# concertmaster



## pcnog11 (Nov 14, 2016)

This person is usually the first violin principle that sits on the first row of the violin section close to the conductor. For obvious reasons, this person play a key role in the performance. My question is that, do you think this person can make the conductor's job easier. If the conductor and concertmaster do not get along, how does this impact the piece of music and the overall orchestra performance?


----------



## Pugg (Aug 8, 2014)

pcnog11 said:


> This person is usually the first violin principle that sits on the first row of the violin section close to the conductor. For obvious reasons, this person play a key role in the performance. My question is that, do you think this person can make the conductor's job easier. If the conductor and concertmaster do not get along, how does this impact the piece of music and the overall orchestra performance?


Here in Holland we had Jaap van Zweden, I think the most famous one.
Our public television made a documentary about this question, I will look if I can find for all to watch.


----------



## KenOC (Mar 7, 2011)

In the US, the concertmaster is sometimes paid more than the conductor.


----------



## senza sordino (Oct 20, 2013)

The concertmaster will usually set the bowing and articulation of the strings. Bow markings are not always written in the score, and besides, sometimes the concertmaster and/or conductor may want to change the bowings and articulation for a different interpretation.


----------



## Vaneyes (May 11, 2010)

Concertmaster, a master of his instrument, leader, and diplomat.

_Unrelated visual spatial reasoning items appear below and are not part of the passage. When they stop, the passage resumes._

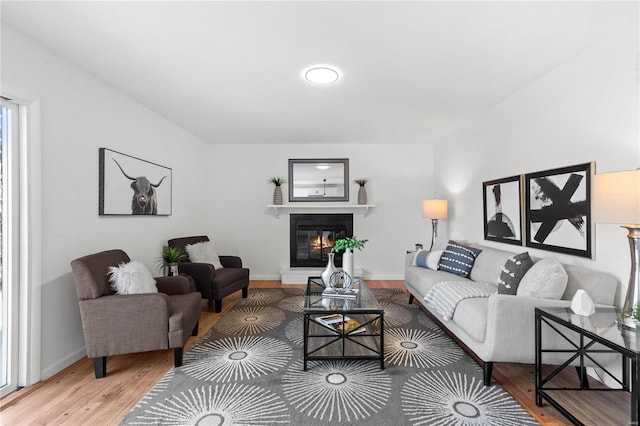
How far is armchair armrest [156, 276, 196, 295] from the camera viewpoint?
9.59 feet

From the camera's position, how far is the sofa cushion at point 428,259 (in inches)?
147

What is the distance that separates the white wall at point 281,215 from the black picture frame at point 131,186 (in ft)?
4.63

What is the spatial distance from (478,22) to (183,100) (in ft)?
9.30

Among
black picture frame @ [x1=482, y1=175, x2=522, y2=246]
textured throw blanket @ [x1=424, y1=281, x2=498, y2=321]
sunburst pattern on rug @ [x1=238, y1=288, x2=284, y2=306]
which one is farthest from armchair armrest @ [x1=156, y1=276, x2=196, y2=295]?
black picture frame @ [x1=482, y1=175, x2=522, y2=246]

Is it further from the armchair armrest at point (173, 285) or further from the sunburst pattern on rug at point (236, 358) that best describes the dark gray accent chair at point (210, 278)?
the sunburst pattern on rug at point (236, 358)

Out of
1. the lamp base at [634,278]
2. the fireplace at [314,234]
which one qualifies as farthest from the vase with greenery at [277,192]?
the lamp base at [634,278]

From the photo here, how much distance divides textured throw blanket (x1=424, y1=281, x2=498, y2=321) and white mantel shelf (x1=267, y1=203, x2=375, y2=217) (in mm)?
2398

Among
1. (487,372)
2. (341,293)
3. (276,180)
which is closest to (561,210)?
(487,372)

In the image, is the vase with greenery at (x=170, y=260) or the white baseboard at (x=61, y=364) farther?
the vase with greenery at (x=170, y=260)

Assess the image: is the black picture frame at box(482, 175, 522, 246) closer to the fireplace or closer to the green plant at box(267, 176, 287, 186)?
the fireplace

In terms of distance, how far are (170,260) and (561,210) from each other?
3959mm

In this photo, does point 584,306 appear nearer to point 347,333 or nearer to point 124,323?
point 347,333

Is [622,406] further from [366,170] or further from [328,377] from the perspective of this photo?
[366,170]

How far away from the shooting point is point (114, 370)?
235 cm
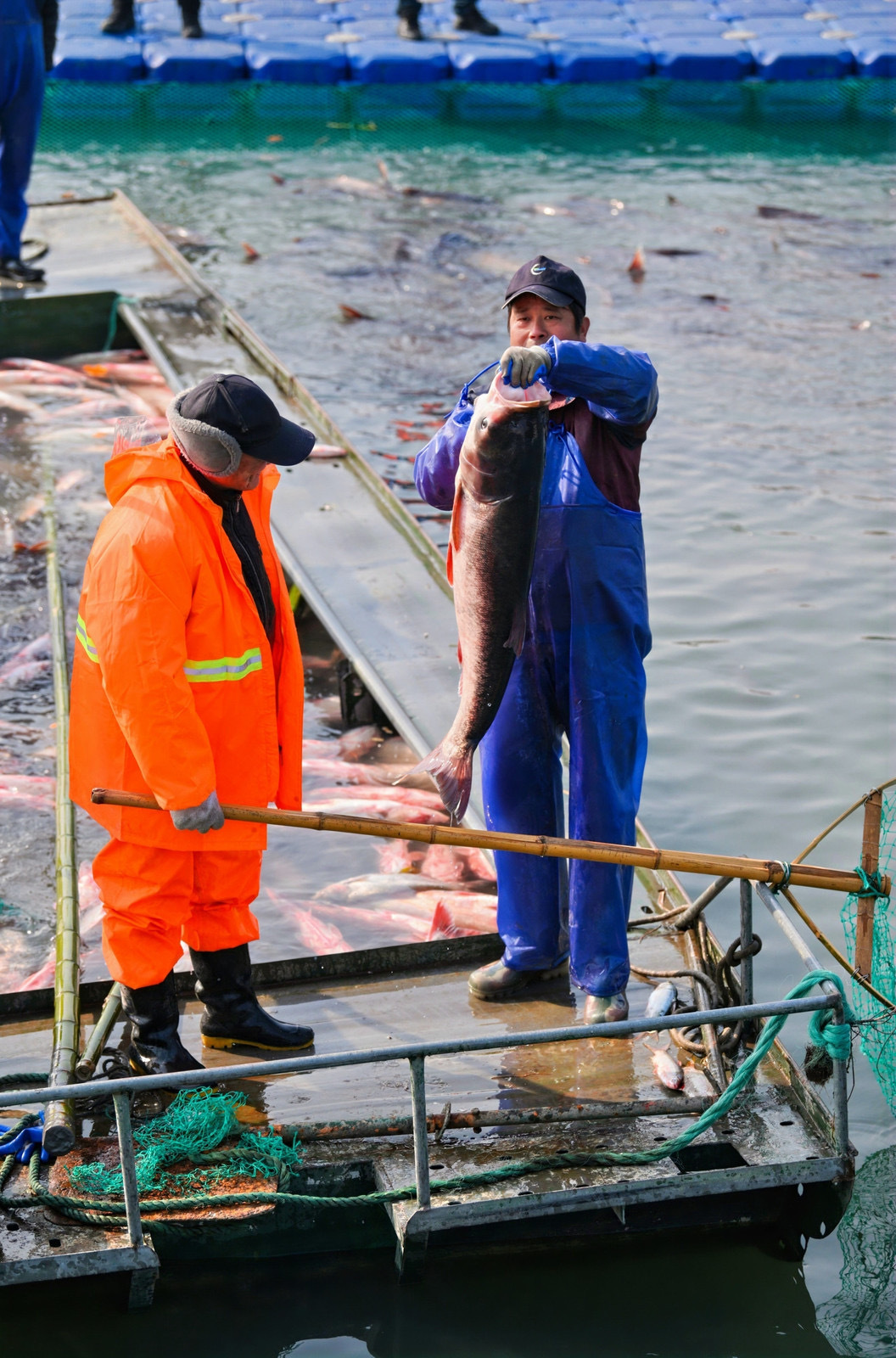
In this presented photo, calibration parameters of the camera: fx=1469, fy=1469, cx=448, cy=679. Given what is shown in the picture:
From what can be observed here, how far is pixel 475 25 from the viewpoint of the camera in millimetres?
25078

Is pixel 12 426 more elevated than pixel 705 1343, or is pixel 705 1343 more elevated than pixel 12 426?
pixel 12 426

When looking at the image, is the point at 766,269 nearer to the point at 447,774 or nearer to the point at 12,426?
the point at 12,426

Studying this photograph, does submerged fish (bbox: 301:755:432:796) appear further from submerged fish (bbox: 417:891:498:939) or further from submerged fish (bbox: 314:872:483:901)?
submerged fish (bbox: 417:891:498:939)

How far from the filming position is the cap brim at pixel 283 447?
4.46 metres

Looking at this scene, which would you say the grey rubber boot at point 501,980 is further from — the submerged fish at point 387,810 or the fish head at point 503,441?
the fish head at point 503,441

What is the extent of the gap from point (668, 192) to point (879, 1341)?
61.6 feet

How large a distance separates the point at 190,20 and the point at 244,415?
2212 centimetres

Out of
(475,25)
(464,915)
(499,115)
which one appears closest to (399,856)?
(464,915)

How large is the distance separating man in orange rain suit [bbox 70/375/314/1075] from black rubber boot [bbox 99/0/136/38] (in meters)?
21.8

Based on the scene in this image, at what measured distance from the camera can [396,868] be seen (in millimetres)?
6855

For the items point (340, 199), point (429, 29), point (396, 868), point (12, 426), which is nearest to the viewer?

Glenn Dicterow of NYPO immediately comes to mind as a good influence for over three decades. :tiphat:

Related:

https://www.nytimes.com/2014/06/25/...usses-leaving-new-york-philharmonic.html?_r=0

https://music.usc.edu/glenn-dicterow/


----------



## Becca (Feb 5, 2015)

...and in England is called the Leader

...and the Berlin Philharmonic has 3 First Concertmasters (currently 1 Pole, 1 Anglo/Japanese and 1 American - who replaced an Israeli!) and 1 Concertmaster (who is actually #4 in the hierarchy.) Most of the time just one of the First Concertmasters is present, occasionally two.


----------



## MarkW (Feb 16, 2015)

The conductor/concertmaster relationship is one of most important in the orchestra, and a new music director is well within his rights to seek a new CM if they don't see eye to eye. The CM is especially important when a guest conductor comes to town -- and best represents the orchestra to and before the conductor (for instance, by eye contact during a rehearsal can signal the conductor that an instrumental error was really an uncommon mistake and not something to be worth stopping to address). There have also been some horrendous conductor/CM-Leader stories that have all the hallmarks of sabotage written all over them.


----------



## Becca (Feb 5, 2015)

When asked for the most important part of his job, Daniel Strabawa, one of the 3 BPO First Concertmasters, said "To shake hands with the conductor before and after the music."


----------



## Gordontrek (Jun 22, 2012)

It can hinder the whole group if the conductor and any musician are not on at least speaking terms, but the concertmaster especially. If a guest conductor does not hit it off with the concertmaster you can expect he won't be invited back.


----------